▶ Texte à lire:
"""
Pour Origène, l'Écriture est, au même titre que l'humanité du Christ et peut-être même à un degré supérieur, un des modes de la présence du Verbe divin en ce monde. Par elle, la Sagesse éternelle, la Parole substantielle de Dieu devient la nourriture de l'âme. La compréhension de la Parole divine à travers le texte sacré dépend de la disposition intérieure de l'âme, de sa docilité au Verbe divin. La vie spirituelle correspond à un progrès continuel dans l'intelligence spirituelle de l'Écriture. Selon les étapes du progrès spirituel, selon la transformation intérieure de l'âme, des aspects sans cesse nouveaux du Verbe divin se révèlent à celle-ci : de nouveaux noms du Verbe lui deviennent intelligibles. Comme son système théologique, la méthode exégétique d'Origène est dominée par la notion de révélation progressive et d'éducation lente et graduelle des créatures spirituelles.

Le système théologique : le traité « Sur les principes »

Le traité Sur les principes  permet de comprendre un des aspects essentiels de l'origénisme. Il expose, en effet, le mode de recherche propre aux spirituels, qui ont reçu les dons de sagesse et de science.

Le spirituel et l'intelligence de la foi

Ainsi que l'expose très clairement la préface du traité, les spirituels doivent prendre pour point de départ les divers articles de la règle de foi, tels qu'ils ont été définis par les Apôtres. A partir de là, une double tâche les attend : d'une part, si les vérités de foi ont été pleinement et clairement définies par les Apôtres, les spirituels doivent chercher à en rendre raison, en voyant leur enchaînement, en les intégrant donc à un système ; d'autre part, si les vérités de foi ont été seulement affirmées, sans avoir été clairement exposées et définies (c'est le cas de l'existence des anges et du diable), les spirituels doivent exercer leur esprit à définir le contenu de ces notions. Dans les deux cas d'ailleurs, Origène le dit explicitement, il s'agit d'un exercice spirituel d'intelligence de la foi ; il s'agit d'exercer l'esprit à la contemplation des réalités spirituelles ; ces efforts de systématisation ne prétendent pas construire un système absolu et définitif, mais ils sont destinés à faire progresser le spirituel dans la méditation des mystères divins. La préface énumère donc d'abord les vérités de foi pleinement définies : l'unité de Dieu, la génération du Fils de Dieu et son incarnation, l'action salvatrice de l'Esprit saint, la destinée des âmes, vouées après la mort à la béatitude ou à la damnation ; puis, elle énumère les vérités de foi pour lesquelles la recherche spirituelle peut encore apporter des précisions : le rapport de l'Esprit saint avec le Fils de Dieu, l'origine des âmes, l'origine et le mode d'être des anges et des démons, le rapport entre le monde dans lequel nous sommes et d'autres mondes antérieurs ou postérieurs.
"""
▶ Extrait de données:
"""
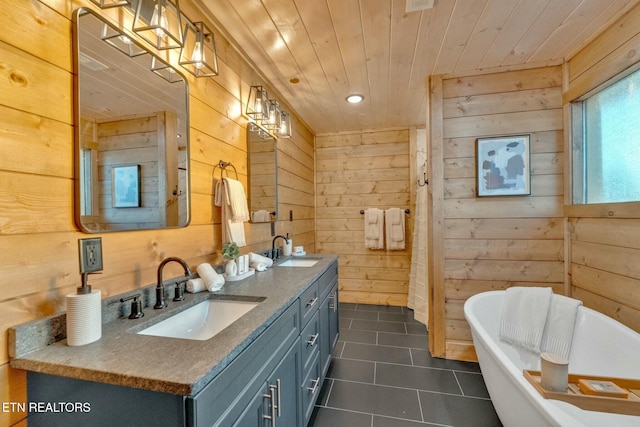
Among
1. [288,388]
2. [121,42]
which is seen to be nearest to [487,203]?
"""
▶ Travail à faire:
(a) Selon le texte sur Origène, quel cas la préface du traité cite-t-elle comme vérité de foi seulement affirmée, sans avoir été clairement exposée et définie ?
(b) Donnez la suite du texte sur Origène et son traité « Sur les principes ».

▶ Les réponses:
(a) L'existence des anges et du diable.

(b)
L'ouvrage est divisé en quatre livres, qui ne correspondent pas à des articulations de l'exposé, mais seulement aux dimensions matérielles des volumina  sur lesquels ils ont été écrits. En fait, on peut y distinguer deux exposés successifs des différents points de la règle de foi, et un résumé final.

La destinée des âmes

Le premier exposé (I, I-II, III) montre notamment comment Dieu est incorporel, comment le Fils, Sagesse et Verbe de Dieu, et l'Esprit saint ont une réalité substantielle et comment les noms que leur donne l'Écriture révèlent leur rôle dans l'économie du salut. Cela conduit Origène au problème de la destinée des âmes. S'il y a un salut, il faut qu'il y ait eu une chute. C'est au récit de cette chute qu'est consacrée la plus grande partie de l'exposé. Originellement tous les esprits, ou natures raisonnables, étaient égaux et unis dans la contemplation bienheureuse de la Trinité. Mais une sorte d'appesantissement et de satiété les a saisis et ils ont relâché l'intensité de leur contemplation. Ils se sont ainsi éloignés plus ou moins de Dieu et les uns des autres. La différence entre les esprits, notamment entre les anges et les âmes, ne provient donc pas d'une différence de nature, mais d'une diversité de disposition intérieure, qui se manifeste par une matérialisation plus ou moins grande. Ainsi, la matière n'est pas la cause de la chute des esprits, elle n'en est que la conséquence. En rapport avec cette chute des esprits, Dieu crée donc une seconde nature : l'univers sensible qui permettra aux natures raisonnables corporéisées et incarnées de retrouver, dans l'épreuve, leur pureté originelle. Mais cette purification des esprits ne peut s'accomplir par un seul séjour dans le monde sensible. En effet, après un tel séjour, certains esprits accentuent leur chute, d'autres ne remontent qu'imparfaitement. Or tous les esprits doivent être purifiés, en vertu du principe selon lequel la fin doit être identique au commencement ; tous les esprits doivent se retrouver dans l'état d'unité et d'égalité où ils se trouvaient originellement. Il faut donc que l'odyssée des esprits se poursuive dans une suite de mondes qui doivent être différents les uns des autres puisque, en chacun de ces mondes, les dispositions et les qualités spirituelles des esprits varient. Ainsi s'acheminent-ils vers la fin de toutes choses, vers la restauration définitive de l'unité originelle.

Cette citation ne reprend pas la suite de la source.